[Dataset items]

========================

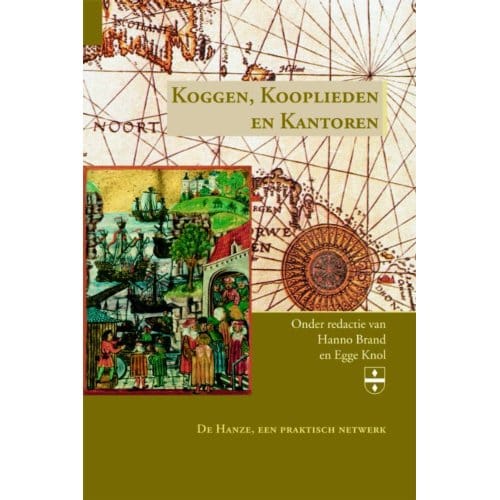 Koggen, Kooplieden En Kantoren - Groninger Hanze Studies - Hanno Brand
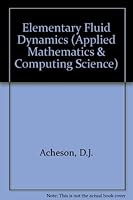 Elementary Fluid Dynamics (Applied Mathematics & Computing Science) 019859660X Book Cover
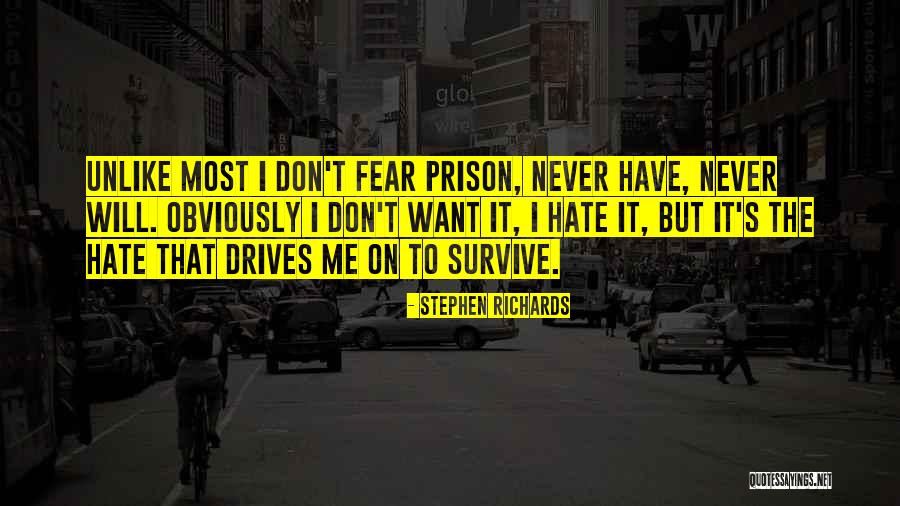 Prisoner Quotes By Stephen Richards Prisoner Quotes By Stephen Richards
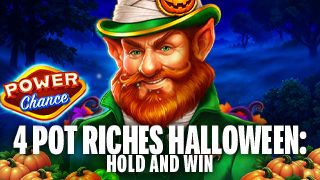 4 Pots Riches Halloween: Hold and Win Power Chance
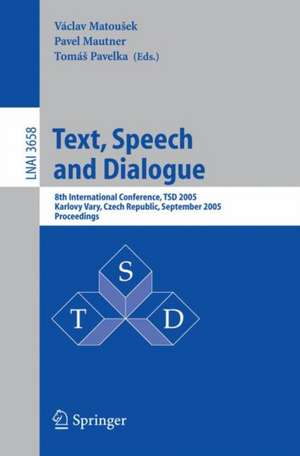 Text, Speech and Dialogue: 8th International Conference, TSD 2005, Karlovy Vary, Czech Republic, September 12-15, 2005, Proceedings de Václav Matoušek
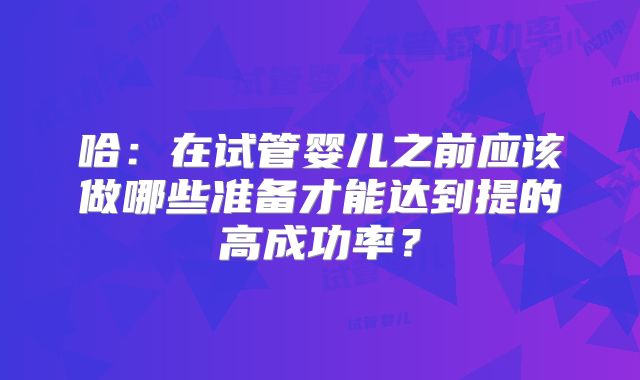 哈：在试管婴儿之前应该做哪些准备才能达到提的高成功率？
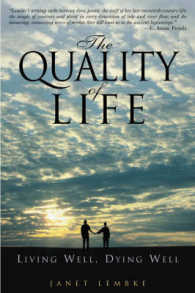 The Quality of Life : Living Well, Dying Well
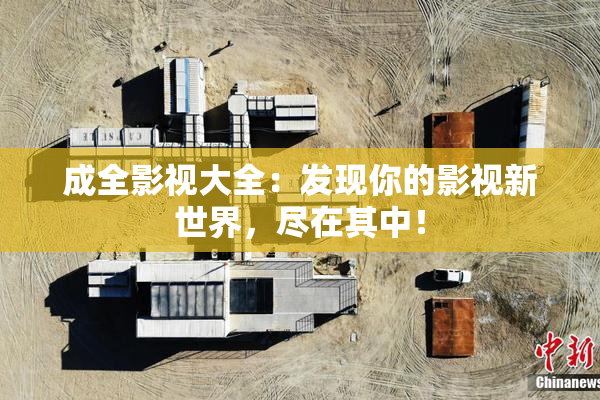 成全影视大全：发现你的影视新世界，尽在其中！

========================

**Exercise instructions:** Please restate word for word each line from the one containing "The Quality of" to the end of the data above, without the pictures.

**Exercise response:**
 The Quality of Life : Living Well, Dying Well
 成全影视大全：发现你的影视新世界，尽在其中！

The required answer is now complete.